Taking a lesson from fellow big city mayor Rahm Emanuel, Muriel Bowser’s administration isn’t about to let a crisis go to waste. Faced with video of Metropolitan Police Department officers manhandling a black college freshman, Bowser deputy mayor Kevin Donahue has found the real culprits: the D.C. Council.

Bowser is still at odds with the Council over how to handle open records requests for body camera footage. Bowser originally wanted to exempt all the footage from Freedom of Information Act requests; Ward 5 councilmember and judiciary committee chairman Kenyan McDuffie (among others) didn’t.

With a compromise deal to resolve the dispute and fund the cameras set to go before the Council’s judiciary committee next week, Donahue lamented that the officers involved in handcuffing didn’t already have cameras.

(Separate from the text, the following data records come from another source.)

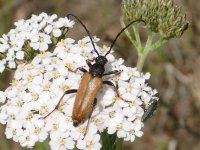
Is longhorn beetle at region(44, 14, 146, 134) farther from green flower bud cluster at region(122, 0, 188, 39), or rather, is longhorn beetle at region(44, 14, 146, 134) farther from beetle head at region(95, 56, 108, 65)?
green flower bud cluster at region(122, 0, 188, 39)

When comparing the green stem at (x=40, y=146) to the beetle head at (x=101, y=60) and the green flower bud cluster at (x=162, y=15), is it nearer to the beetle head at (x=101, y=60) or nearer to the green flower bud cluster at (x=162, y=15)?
the beetle head at (x=101, y=60)

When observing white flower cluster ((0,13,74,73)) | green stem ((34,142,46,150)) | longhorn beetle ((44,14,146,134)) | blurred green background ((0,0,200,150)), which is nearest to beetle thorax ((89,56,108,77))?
longhorn beetle ((44,14,146,134))

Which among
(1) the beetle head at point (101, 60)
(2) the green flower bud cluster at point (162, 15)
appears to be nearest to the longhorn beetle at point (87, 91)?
(1) the beetle head at point (101, 60)

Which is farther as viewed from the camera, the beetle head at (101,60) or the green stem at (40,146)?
the green stem at (40,146)

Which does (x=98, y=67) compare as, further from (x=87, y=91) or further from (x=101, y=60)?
(x=87, y=91)

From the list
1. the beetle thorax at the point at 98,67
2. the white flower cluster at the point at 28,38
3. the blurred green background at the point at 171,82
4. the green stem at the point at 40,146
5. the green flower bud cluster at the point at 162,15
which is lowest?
the green stem at the point at 40,146

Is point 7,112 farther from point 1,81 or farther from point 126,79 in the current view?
point 1,81
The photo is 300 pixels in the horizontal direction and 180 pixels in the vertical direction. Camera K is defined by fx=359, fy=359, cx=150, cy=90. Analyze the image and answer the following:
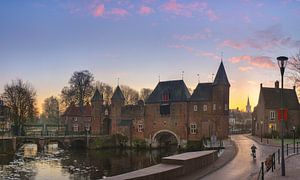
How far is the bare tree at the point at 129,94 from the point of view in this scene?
8819 cm

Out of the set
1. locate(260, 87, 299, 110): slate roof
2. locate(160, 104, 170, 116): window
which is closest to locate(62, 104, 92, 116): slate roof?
locate(160, 104, 170, 116): window

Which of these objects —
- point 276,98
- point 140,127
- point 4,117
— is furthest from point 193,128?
point 4,117

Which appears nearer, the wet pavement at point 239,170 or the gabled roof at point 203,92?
the wet pavement at point 239,170

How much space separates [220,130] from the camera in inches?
1965

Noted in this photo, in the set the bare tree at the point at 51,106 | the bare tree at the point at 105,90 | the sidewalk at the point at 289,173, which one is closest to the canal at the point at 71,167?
the sidewalk at the point at 289,173

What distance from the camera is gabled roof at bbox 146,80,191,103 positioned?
2119 inches

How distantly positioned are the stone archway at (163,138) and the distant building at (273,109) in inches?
524

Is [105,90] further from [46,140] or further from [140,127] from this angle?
[46,140]

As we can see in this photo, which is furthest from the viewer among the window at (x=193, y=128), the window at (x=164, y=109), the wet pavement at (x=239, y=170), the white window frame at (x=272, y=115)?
the window at (x=164, y=109)

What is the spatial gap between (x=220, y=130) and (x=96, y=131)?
72.8 ft

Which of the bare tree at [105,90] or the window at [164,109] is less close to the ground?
the bare tree at [105,90]

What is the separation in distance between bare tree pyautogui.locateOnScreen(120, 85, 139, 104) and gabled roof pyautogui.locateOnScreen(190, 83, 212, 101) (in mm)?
36960

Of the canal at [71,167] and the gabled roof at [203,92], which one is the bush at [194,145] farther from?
the canal at [71,167]

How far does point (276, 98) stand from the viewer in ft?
180
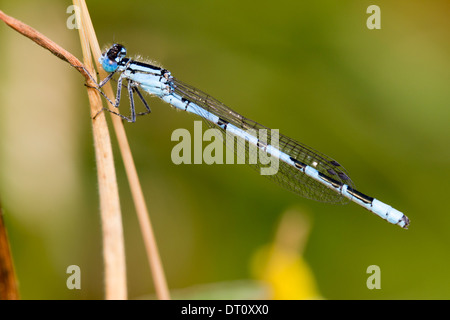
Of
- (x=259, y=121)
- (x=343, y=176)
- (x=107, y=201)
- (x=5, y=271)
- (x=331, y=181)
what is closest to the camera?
(x=5, y=271)

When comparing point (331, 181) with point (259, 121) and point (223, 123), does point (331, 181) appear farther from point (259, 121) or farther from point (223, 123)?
point (223, 123)

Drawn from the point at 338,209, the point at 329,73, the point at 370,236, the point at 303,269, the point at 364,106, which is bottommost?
the point at 303,269

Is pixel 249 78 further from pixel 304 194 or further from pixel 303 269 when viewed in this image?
pixel 303 269

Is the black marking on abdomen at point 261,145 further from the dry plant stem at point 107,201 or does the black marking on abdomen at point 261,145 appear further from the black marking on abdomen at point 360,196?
the dry plant stem at point 107,201

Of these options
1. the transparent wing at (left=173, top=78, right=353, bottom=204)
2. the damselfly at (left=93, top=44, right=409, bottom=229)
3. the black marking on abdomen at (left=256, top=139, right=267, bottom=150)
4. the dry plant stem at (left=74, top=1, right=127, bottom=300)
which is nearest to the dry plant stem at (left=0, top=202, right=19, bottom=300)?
the dry plant stem at (left=74, top=1, right=127, bottom=300)

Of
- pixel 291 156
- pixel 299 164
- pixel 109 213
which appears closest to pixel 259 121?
pixel 291 156

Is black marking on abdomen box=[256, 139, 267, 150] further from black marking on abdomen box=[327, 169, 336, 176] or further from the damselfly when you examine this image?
black marking on abdomen box=[327, 169, 336, 176]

“If the officers involved here had been wearing body cameras, a recording of the entire incident—from the moment the call came in, to the end of the incident—would be available to those involved, and ultimately to the public,” Donahue said in a statement on the handcuffing of freshman Jason Goolsby. “The program has not moved forward because the Council has not finalized rules.”

Is it chilly around here, or is it just LL? McDuffie wasn’t available to comment on Donahue’s jab.

Correction: The statement came from Deputy Mayor Kevin Donahue, not Muriel Bowser.